From 1 May 2026, the only legal way to increase rent on an assured periodic tenancy in England is by serving a Form 4A Section 13 notice. Contractual rent review clauses in tenancy agreements no longer have any effect. For landlords across Huntingdonshire with annual review dates arriving this summer, the window to serve is now, and getting the notice right the first time matters.
What changed on 1 May 2026?
The Renters' Rights Act 2025 abolished fixed-term assured tenancies and converted all existing assured tenancies to periodic tenancies. In parallel, the Housing Act 1988 Section 13 procedure was overhauled and the new prescribed Form 4A replaced the old Form 4.
Before the Act, many landlords relied on a rent review clause written into the tenancy agreement to increase rent at the anniversary date. Those clauses are void from 1 May 2026. Only Section 13 and Form 4A can trigger a lawful increase.

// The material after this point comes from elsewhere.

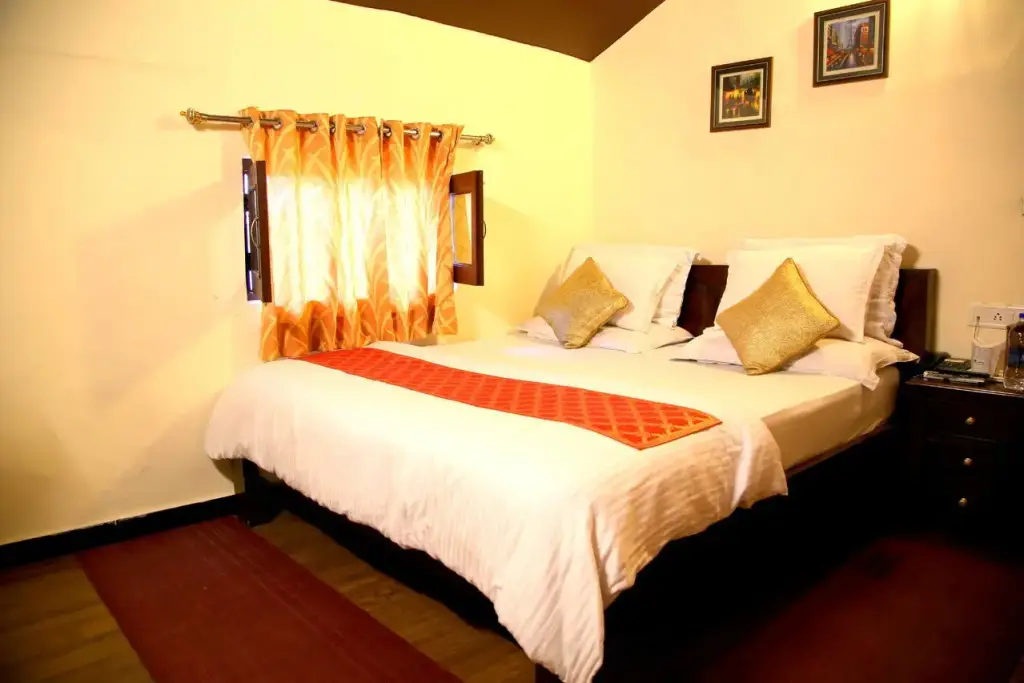 Гора Абу: Hill 'N' You - A Boutique Garden Resort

Two substantive rules run alongside the form requirement: rent can only be increased once every 52 weeks, and the proposed new rent must not exceed the open market rent for the property at the time of review. Both rules apply whether the tenancy started before or after 1 May 2026.
How does Form 4A work?
The notice must use the prescribed Form 4A, available from GOV.UK's assured tenancy forms page. Serving it correctly requires the following:
- ·Give at least two months' written notice before the date the increase is to take effect.
- ·State the proposed new rent figure clearly.
- ·State the date from which the new rent applies. That date must fall at the start of a rental period, for example the first of the month on a monthly tenancy.
- ·Keep a dated record of service: an email delivery receipt or a signed acknowledgement from the tenant.
A worked example: a landlord in Huntingdon serves Form 4A on 10 June 2026. On a monthly tenancy running from the first of the month, the earliest eligible start date is 1 September 2026, the first rental period beginning at least two months after service. The tenant has until 1 September to accept the figure or refer it to the First-tier Tribunal.
Can tenants challenge a Section 13 increase?
Yes. A tenant who considers the proposed rent above the local market rate can refer the Form 4A notice to the First-tier Tribunal (Property Chamber) free of charge. The tribunal carries out an independent market rent determination. If the proposed figure is at or below market for comparable lets in the area, the tribunal is likely to confirm it. If it is above market, the tribunal will reduce it.
The practical implication: before serving, check the proposed figure against current asking rents for similar properties nearby. Our letting agents in Huntingdon and Brampton cover the full Huntingdonshire corridor and can provide a current rental valuation before you serve.
What mistakes are landlords making with Section 13?
Three errors have surfaced since the Act came in on 1 May 2026:
- 1.Sending a rent review letter or relying on the old contractual clause instead of Form 4A. Neither has legal effect from 1 May 2026. The increase simply will not take effect.
- 2.Giving less than two months' notice. A Form 4A that does not meet the notice period is void, and the landlord must start again from scratch.
- 3.Proposing a figure above the open market rate. The tribunal will reduce it, and the landlord has delayed the review in the process. A market-anchored figure is unlikely to be challenged at all.
For a broader overview of how the Act has changed day-to-day letting practice, see our earlier guide to the Renters' Rights Act: the first weeks in Huntingdonshire.
What should Huntingdonshire landlords do right now?
If your tenancy's annual review date falls in July, August or September 2026, you need to serve Form 4A in June or early July to allow the full two months' notice. The checklist:
- 1.Identify the date the rent was last increased (or the tenancy start date if it has never been reviewed).
- 2.Add 52 weeks to confirm the earliest date an increase can take effect.
- 3.Count back two months from that date to find the earliest valid service date.
- 4.Check the proposed figure against current market rents for the area.
- 5.Download Form 4A from GOV.UK, serve it in writing, and keep a dated record.
Our landlord compliance guidance covers Form 4A alongside the full range of current requirements. If you are uncertain about current market rents for your property, our Tenancy MOT service includes a rent-review timing check and a rental valuation as standard.
Sources: GOV.UK, 'Assured tenancy forms for privately rented properties from 1 May 2026'; Housing Act 1988, Section 13; The Assured Tenancies (Private Rented Sector) (Prescribed Forms and Transitional Provisions) (England) Regulations 2026 (SI 2026/354); NRLA, 'Rent increases: assured tenancies', May 2026.